If only she could get that bird the Prince might be cured! Very
carefully she began to shake some nuts out of her pocket, and roll
them across the floor towards the child.
He picked them up eagerly, letting go the bird as he did so; and, in
an instant, Katherine caught it, and hid it under her apron.
In no long time after that the cock crew, and the Prince and she set
out on their homeward ride. But this morning, instead of cracking
nuts, she killed and plucked the bird, scattering its feathers all
along the road; and the instant she gained the Prince's room, and
had seen him safely into bed, she put it on a spit in front of the
fire and began to roast it.
And soon it began to frizzle, and get brown, and smell deliciously,
and the Prince, in his bed in the corner, opened his eyes and
murmured faintly, “How I wish I had a bite of that birdie."

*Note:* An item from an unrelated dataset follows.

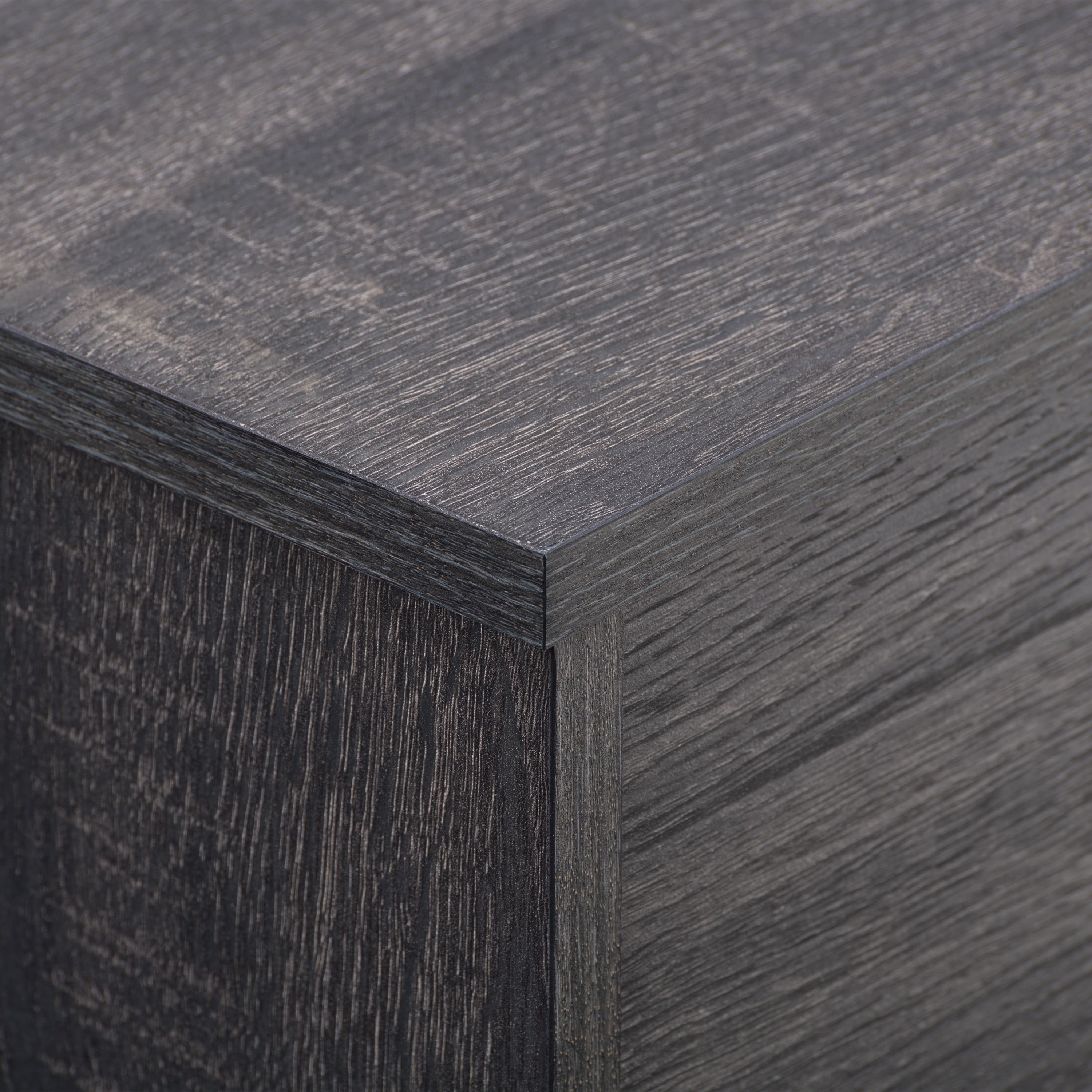 Alt View 14. CorLiving - Hollywood Collection TV Stand with Open and Closed Cabinets for Most TVs up to 85" - Dark Gray.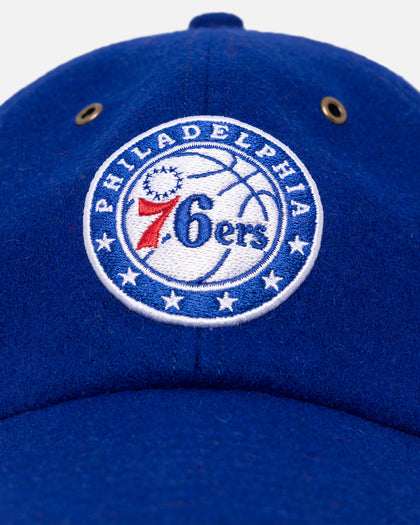 47 Brand Philadelphia 76ers Wooly Clean Up Strapback Royal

When she heard the words Katherine's heart jumped for joy, and as
soon as the bird was roasted she cut a little piece from its breast
and popped it into the Prince's mouth.
When he had eaten it his strength seemed to come back somewhat, for
he rose on his elbow and looked at his nurse. “Oh! if I had but
another bite of that birdie!" he said. And his voice was certainly
So Katherine gave him another piece, and when he had eaten that he
sat right up in bed.
"Oh! if I had but a third bite o' that birdie!" he cried. And now
the colour was coming back into his face, and his eyes were shining.
This time Katherine brought him the whole of the rest of the bird;
and he ate it up greedily, picking the bones quite clean with his
fingers; and when it was finished, he sprang out of bed and dressed
himself, and sat down by the fire.
And when the King came in the morning, with his old housekeeper at
his back, to see how the Prince was, he found him sitting cracking
nuts with his nurse, for Katherine had brought home quite a lot in
her apron pocket.
The King was so delighted to find his son cured that he gave all the
credit to Katherine Crackernuts, as he called her, and he gave
orders at once that the Prince should marry her. “For," said he, “a
maiden who is such a good nurse is sure to make a good Queen."
The Prince was quite willing to do as his father bade him; and,
while they were talking together, his younger brother came in,
leading Princess Velvet-Cheek by the hand, whose acquaintance he had
made but yesterday, declaring that he had fallen in love with her,
and that he wanted to marry her immediately.
So it all fell out very well, and everybody was quite pleased; and
the two weddings took place at once, and, unless they be dead
sinsyne, the young couples are living yet.